Arco Norte se consolida como rota de entrada e saída de produtos agropecuários
Arco Norte lidera importação de fertilizantes e exportação de grãos
Foto: Arquivo Agrolink
Os portos do Arco Norte são os principais eixos de entrada de adubos e fertilizantes no país, ultrapassando o volume de desembarque verificado em Paranaguá. A mudança foi iniciada em 2024 e se consolidou no ano passado, quando em 2025 foram registradas 13,36 milhões de toneladas internalizadas a partir do Arco Norte contra 10,89 milhões de toneladas desembarcadas no porto do Paraná. Os dados foram divulgados nesta terça-feira (26) durante a apresentação do Anuário Agrologístico 2026 - Volume 3.
“Claramente, a gente percebe nos últimos 10 anos um deslocamento do sul para o norte do Brasil. A parte do Centro-Norte do país tem assumido uma relevância muito significativa na saída do grão brasileiro e também tem se aproveitado dessa própria logística para a importação dos fertilizantes que vem de fora do Brasil, em especial o potássio, a ureia e também o fosfatado, que são utilizados para a produção agrícola brasileira. Esse deslocamento se deve, principalmente, a investimentos públicos que foram feitos e isso tem contribuído para que haja essa mudança significativa. Antes todo o grão de Mato Grosso saía ou por Paranaguá ou, principalmente, por Santos. Agora, se reduziu a distância até o porto pela região do estado do Pará, como também do Maranhão, pelo porto de Itaqui, e isso tem contribuído de forma bastante expressiva para ampliação da área de produção”, avalia o presidente da Conab, Sílvio Porto.
“Um dos fatores que explica essa alta é a utilização da modalidade de frete de retorno, visando à diminuição do custo logístico. Ou seja, movimenta-se em direção aos portos com os grãos e retorna para as regiões produtoras com os fertilizantes”, explica o diretor de Operações e Abastecimento da Conab, Arnoldo de Campos. “Isso torna evidente a importância do governo federal continuar com os investimentos na região do Arco Norte e nos sistemas de transportes para essas rotas, não somente visando a exportação dos grãos, mas também, às importações dos insumos, completando o atendimento logístico da cadeia produtiva como um todo, aumentando a competitividade nacional”, complementa.

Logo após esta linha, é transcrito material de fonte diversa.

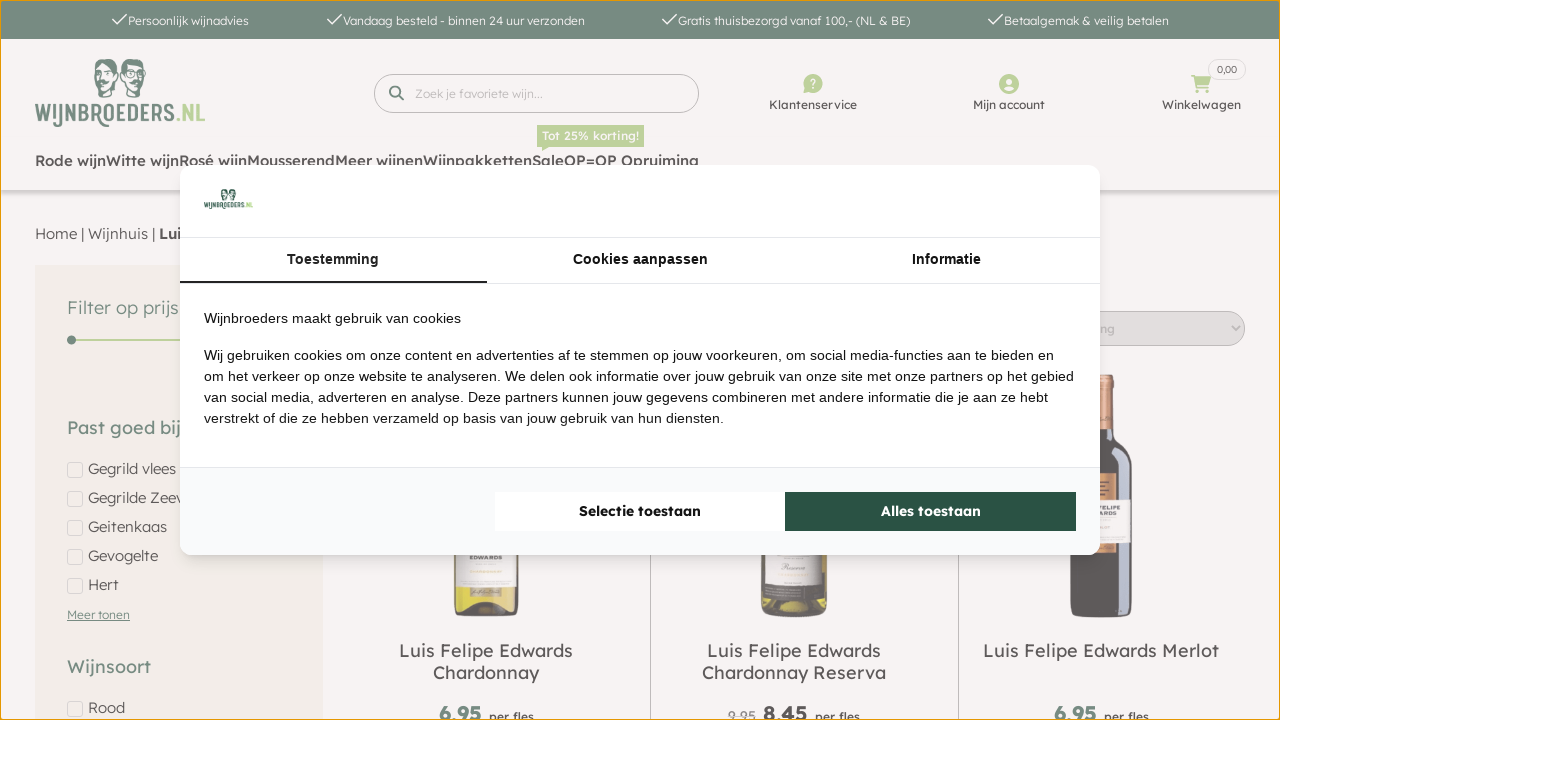

--- FILE ---
content_type: image/svg+xml
request_url: https://www.wijnbroeders.nl/images/icon_check.svg
body_size: -447
content:
<svg width="18" height="13" viewBox="0 0 18 13" fill="none" xmlns="http://www.w3.org/2000/svg">
<path d="M6.49999 12.1783L0.910828 6.58916L2.08916 5.41083L6.49999 9.82166L15.9108 0.410828L17.0892 1.58916L6.49999 12.1783Z" fill="#2A5244"/>
</svg>


--- FILE ---
content_type: image/svg+xml
request_url: https://www.wijnbroeders.nl/wp-content/uploads/2023/05/wijnbroeders-1.svg
body_size: 393845
content:
<svg xmlns="http://www.w3.org/2000/svg" xmlns:xlink="http://www.w3.org/1999/xlink" width="170" height="68" viewBox="0 0 170 68" fill="none"><rect width="170" height="68" fill="url(#pattern0)"></rect><defs><pattern id="pattern0" patternContentUnits="objectBoundingBox" width="1" height="1"><use xlink:href="#image0_11_318" transform="translate(0 -0.00292969) scale(0.000244141 0.000610352)"></use></pattern><image id="image0_11_318" width="4096" height="1648" xlink:href="[data-uri]"></image></defs></svg>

Ainda de acordo com o Anuário, no período de 2021 a 2025, foi alcançado um crescimento nas importações de fertilizantes por esse complexo portuário de 62,7%, contra queda de -0,8% observado em Paranaguá. “As melhorias das condições de infraestrutura nos Portos do Arco Norte e a proximidade com as principais regiões produtoras de grãos e fibras do país, juntamente com os fretes de retorno, contribuem para que o fluxo de importações de fertilizantes por esta região”, analisa o superintendente de Logística Operacional da Companhia, Thomé Guth.
Dentre os portos do Arco Norte, foram desembarcadas em Itaqui, no Maranhão, 34% do volume de fertilizantes internalizados pelo conjunto dos portos. O porto de Santarém, no Pará, participou com 22% do total regional, captando especialmente, as cargas oriundas dos estados do Pará e de Mato Grosso e do oeste de Tocantins. Já o porto de Salvador respondeu por 21% das importações, visando o atendimento da região do Matopiba, particularmente o Oeste Baiano, grande produtor de algodão, soja e milho.
A consolidação da região do Arco Norte como eixo de escoamento dos produtos agropecuários também traz novos desafios para o setor público. “Nós precisamos entender que esses processos logísticos também são vetores da expansão agrícola brasileira, e acende uma grande preocupação principalmente a expansão agropecuária na Amazônia, o que isso gera um tensionamento, desmatamento e conflitos agrários. Esse anuário nos permite que façamos uma análise mais ampla não só do fluxo das mercadorias, mas os impactos nos territórios gerados a partir desse processo de expansão agropecuária”, pondera o presidente da estatal.